## Diagram: Chain-of-Thought Prompting vs. Self-Consistency
### Overview
The image illustrates two different approaches to problem-solving using language models: Chain-of-Thought prompting and Self-Consistency. It compares how these methods arrive at solutions to mathematical word problems, highlighting the reasoning steps involved.
### Components/Axes
* **Titles:** "Chain-of-thought prompting" (top-left), "Self-consistency" (bottom-left), "Greedy decode" (top-center), "Sample a diverse set of reasoning paths" (center), "Marginalize out reasoning paths to aggregate final answers" (top-right).
* **Nodes:**
* "Prompt" (top-left, gray rounded rectangle)
* "Language model" (top-center, gray rounded rectangle)
* "Language model" (bottom-center, gray rounded rectangle)
* Reasoning steps and answers (various colored rounded rectangles)
* **Arrows:** Solid arrows indicate the flow of information in Chain-of-Thought prompting. Dashed arrows indicate the flow of information in Self-Consistency.

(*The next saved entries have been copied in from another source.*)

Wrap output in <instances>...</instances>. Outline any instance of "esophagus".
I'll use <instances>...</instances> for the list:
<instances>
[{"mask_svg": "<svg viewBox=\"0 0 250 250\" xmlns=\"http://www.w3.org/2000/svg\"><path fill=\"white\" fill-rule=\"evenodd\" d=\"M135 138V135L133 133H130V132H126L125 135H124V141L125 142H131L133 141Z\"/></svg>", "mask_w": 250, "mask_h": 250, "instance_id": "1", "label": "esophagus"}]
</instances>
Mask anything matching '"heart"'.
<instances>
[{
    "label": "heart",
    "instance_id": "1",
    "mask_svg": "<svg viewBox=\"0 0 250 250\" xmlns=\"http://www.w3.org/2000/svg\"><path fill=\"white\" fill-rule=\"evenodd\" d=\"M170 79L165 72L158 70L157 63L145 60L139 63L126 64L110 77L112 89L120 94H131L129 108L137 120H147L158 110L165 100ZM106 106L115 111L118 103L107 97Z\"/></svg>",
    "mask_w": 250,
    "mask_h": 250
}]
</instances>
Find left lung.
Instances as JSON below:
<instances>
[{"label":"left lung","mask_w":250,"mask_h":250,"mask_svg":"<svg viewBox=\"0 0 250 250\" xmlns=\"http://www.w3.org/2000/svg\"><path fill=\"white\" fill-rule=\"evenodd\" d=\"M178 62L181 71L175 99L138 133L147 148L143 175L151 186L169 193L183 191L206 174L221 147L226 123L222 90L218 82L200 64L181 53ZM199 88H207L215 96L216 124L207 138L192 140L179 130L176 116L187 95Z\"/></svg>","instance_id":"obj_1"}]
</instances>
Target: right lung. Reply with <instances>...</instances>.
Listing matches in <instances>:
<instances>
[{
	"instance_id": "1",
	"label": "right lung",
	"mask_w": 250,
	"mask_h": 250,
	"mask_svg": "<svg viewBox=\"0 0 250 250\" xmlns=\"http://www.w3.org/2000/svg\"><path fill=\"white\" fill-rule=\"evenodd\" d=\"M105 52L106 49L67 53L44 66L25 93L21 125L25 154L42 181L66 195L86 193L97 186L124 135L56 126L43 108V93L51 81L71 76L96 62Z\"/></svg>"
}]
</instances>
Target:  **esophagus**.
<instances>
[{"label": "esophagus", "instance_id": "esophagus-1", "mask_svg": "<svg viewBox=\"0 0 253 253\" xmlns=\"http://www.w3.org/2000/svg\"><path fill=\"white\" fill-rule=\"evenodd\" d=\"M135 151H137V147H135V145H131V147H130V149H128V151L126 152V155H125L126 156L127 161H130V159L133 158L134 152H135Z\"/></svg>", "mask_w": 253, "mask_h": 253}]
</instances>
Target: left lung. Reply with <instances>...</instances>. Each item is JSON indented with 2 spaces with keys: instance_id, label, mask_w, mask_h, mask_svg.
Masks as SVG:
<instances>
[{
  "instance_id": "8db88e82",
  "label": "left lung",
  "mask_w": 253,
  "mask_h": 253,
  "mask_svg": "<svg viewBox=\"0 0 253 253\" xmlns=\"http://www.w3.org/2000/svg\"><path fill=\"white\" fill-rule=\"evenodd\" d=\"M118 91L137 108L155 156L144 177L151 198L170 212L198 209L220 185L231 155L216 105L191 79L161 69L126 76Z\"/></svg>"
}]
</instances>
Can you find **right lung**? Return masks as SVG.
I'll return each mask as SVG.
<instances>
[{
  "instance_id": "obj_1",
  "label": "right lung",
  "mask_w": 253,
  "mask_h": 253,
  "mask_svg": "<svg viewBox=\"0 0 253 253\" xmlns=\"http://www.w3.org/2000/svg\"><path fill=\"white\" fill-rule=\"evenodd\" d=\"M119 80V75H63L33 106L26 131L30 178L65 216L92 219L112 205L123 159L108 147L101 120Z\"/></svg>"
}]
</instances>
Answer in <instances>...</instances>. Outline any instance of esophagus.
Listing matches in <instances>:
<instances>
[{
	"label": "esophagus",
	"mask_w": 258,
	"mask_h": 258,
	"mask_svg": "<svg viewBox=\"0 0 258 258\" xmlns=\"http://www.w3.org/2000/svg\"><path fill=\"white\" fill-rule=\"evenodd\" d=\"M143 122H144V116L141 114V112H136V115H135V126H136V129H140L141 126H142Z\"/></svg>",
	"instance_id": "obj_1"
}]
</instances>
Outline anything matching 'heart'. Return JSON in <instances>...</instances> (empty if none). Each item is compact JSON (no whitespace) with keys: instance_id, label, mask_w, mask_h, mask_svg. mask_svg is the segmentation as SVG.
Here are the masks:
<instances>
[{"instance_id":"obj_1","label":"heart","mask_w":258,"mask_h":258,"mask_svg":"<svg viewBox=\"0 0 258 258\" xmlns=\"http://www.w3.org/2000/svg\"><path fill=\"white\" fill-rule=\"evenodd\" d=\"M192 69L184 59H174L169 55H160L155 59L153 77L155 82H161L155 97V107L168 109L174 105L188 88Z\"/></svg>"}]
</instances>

* **Color Coding:** Green rounded rectangles indicate correct answers. Red rounded rectangles indicate incorrect answers.
### Detailed Analysis
**1. Chain-of-Thought Prompting (Top Section):**
* **Prompt:** An unspecified prompt is fed into a language model.
* **Language Model:** The language model processes the prompt and generates a step-by-step reasoning process.
* **Greedy Decode:** The reasoning steps are as follows:
* "This means she uses 3 + 4 = 7 eggs every day."
* "She sells the remainder for $2 per egg, so in total she sells 7 * $2 = $14 per day."
* **The answer is $14.** (Red rounded rectangle, indicating an incorrect answer)
**2. Self-Consistency (Bottom Section):**
* **Prompt:** Two questions are presented:
* "Q: If there are 3 cars in the parking lot and 2 more cars arrive, how many cars are in the parking lot?"
* "A: There are 3 cars in the parking lot already. 2 more arrive. Now there are 3 + 2 = 5 cars. The answer is 5."
* "Q: Janet's ducks lay 16 eggs per day. She eats three for breakfast every morning and bakes muffins for her friends every day with four. She sells the remainder for $2 per egg. How much does she make every day?"
* "A:" (The language model will provide the answer)
* **Language Model:** The language model processes the prompt.
* **Sample a diverse set of reasoning paths:** The language model generates multiple reasoning paths. Three paths are shown:
* Path 1 (Green rounded rectangle):
* "She has 16 - 3 - 4 = 9 eggs left. So she makes $2 * 9 = $18 per day."
* **The answer is $18.**
* Path 2 (Red rounded rectangle):
* "This means she sells the remainder for $2 * (16 - 4 - 3) = $26 per day."
* **The answer is $26.**
* Path 3 (Green rounded rectangle):
* "She eats 3 for breakfast, so she has 16 - 3 = 13 left. Then she bakes muffins, so she has 13 - 4 = 9 eggs left. So she has 9 eggs * $2 = $18."
* **The answer is $18.**
* **Marginalize out reasoning paths to aggregate final answers:** The answers from the different reasoning paths are aggregated.
* **The answer is $18.** (Green rounded rectangle, indicating a correct answer)
### Key Observations
* Chain-of-Thought prompting, in this example, leads to an incorrect answer.
* Self-Consistency, by sampling multiple reasoning paths and aggregating the results, arrives at the correct answer.
* The color-coding clearly distinguishes between correct (green) and incorrect (red) answers.
### Interpretation
The diagram demonstrates the advantage of the Self-Consistency method over the Chain-of-Thought prompting method for solving complex problems. Self-Consistency leverages the diversity of reasoning paths generated by the language model to arrive at a more robust and accurate solution. By sampling multiple paths and aggregating the results, the Self-Consistency method mitigates the risk of relying on a single, potentially flawed, line of reasoning, as seen in the Chain-of-Thought example. The example highlights the importance of exploring multiple perspectives and aggregating information to improve the accuracy and reliability of language model outputs.